▸ Data for the task

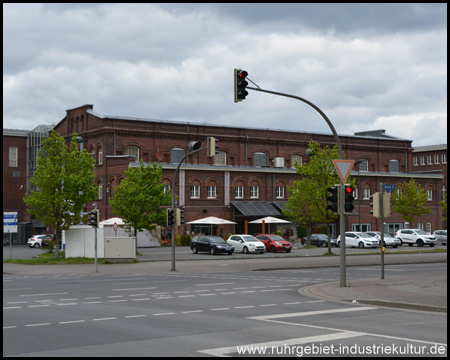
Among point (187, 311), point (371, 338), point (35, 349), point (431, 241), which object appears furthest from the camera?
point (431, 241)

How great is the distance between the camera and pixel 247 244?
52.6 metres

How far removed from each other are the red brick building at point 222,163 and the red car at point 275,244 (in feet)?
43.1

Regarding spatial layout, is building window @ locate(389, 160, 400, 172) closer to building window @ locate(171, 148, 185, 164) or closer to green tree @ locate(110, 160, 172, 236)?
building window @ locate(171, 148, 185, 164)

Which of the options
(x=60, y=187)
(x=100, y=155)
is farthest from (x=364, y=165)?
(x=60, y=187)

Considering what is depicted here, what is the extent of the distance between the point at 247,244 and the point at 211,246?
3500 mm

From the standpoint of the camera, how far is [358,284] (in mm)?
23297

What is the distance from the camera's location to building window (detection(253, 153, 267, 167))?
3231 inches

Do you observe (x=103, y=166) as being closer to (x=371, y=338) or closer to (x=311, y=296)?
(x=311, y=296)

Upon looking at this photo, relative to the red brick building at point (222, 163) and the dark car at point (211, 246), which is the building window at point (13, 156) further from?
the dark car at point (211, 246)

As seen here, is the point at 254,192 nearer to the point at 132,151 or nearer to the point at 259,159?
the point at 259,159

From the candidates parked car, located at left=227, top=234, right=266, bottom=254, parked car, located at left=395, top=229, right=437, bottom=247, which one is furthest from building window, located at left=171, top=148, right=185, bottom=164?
---
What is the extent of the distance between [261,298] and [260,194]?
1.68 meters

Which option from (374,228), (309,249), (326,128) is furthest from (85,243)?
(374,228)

▸ Work to complete
Format everything from the line containing "Among point (187, 311), point" down to the line containing "From the candidates" as a JSON list of strings, one string per line, leaving out blank lines.

▸ Output of the task
[
  "Among point (187, 311), point (371, 338), point (35, 349), point (431, 241), which object appears furthest from the camera?",
  "point (431, 241)",
  "How great is the distance between the camera and pixel 247 244?",
  "52.6 metres",
  "How far removed from each other are the red brick building at point 222,163 and the red car at point 275,244 (in feet)?",
  "43.1",
  "Regarding spatial layout, is building window @ locate(389, 160, 400, 172) closer to building window @ locate(171, 148, 185, 164) or closer to green tree @ locate(110, 160, 172, 236)?",
  "building window @ locate(171, 148, 185, 164)",
  "Which of the options",
  "(x=60, y=187)",
  "(x=100, y=155)",
  "is farthest from (x=364, y=165)?",
  "(x=60, y=187)",
  "Considering what is depicted here, what is the extent of the distance between the point at 247,244 and the point at 211,246?",
  "3500 mm",
  "From the standpoint of the camera, how far is [358,284] (in mm)?",
  "23297",
  "What is the distance from the camera's location to building window (detection(253, 153, 267, 167))?",
  "3231 inches",
  "Do you observe (x=103, y=166) as being closer to (x=371, y=338) or closer to (x=311, y=296)?",
  "(x=311, y=296)",
  "Upon looking at this photo, relative to the red brick building at point (222, 163) and the dark car at point (211, 246), which is the building window at point (13, 156) further from?",
  "the dark car at point (211, 246)",
  "As seen here, is the point at 254,192 nearer to the point at 132,151 or nearer to the point at 259,159?",
  "the point at 259,159",
  "From the candidates parked car, located at left=227, top=234, right=266, bottom=254, parked car, located at left=395, top=229, right=437, bottom=247, which one is furthest from building window, located at left=171, top=148, right=185, bottom=164?"
]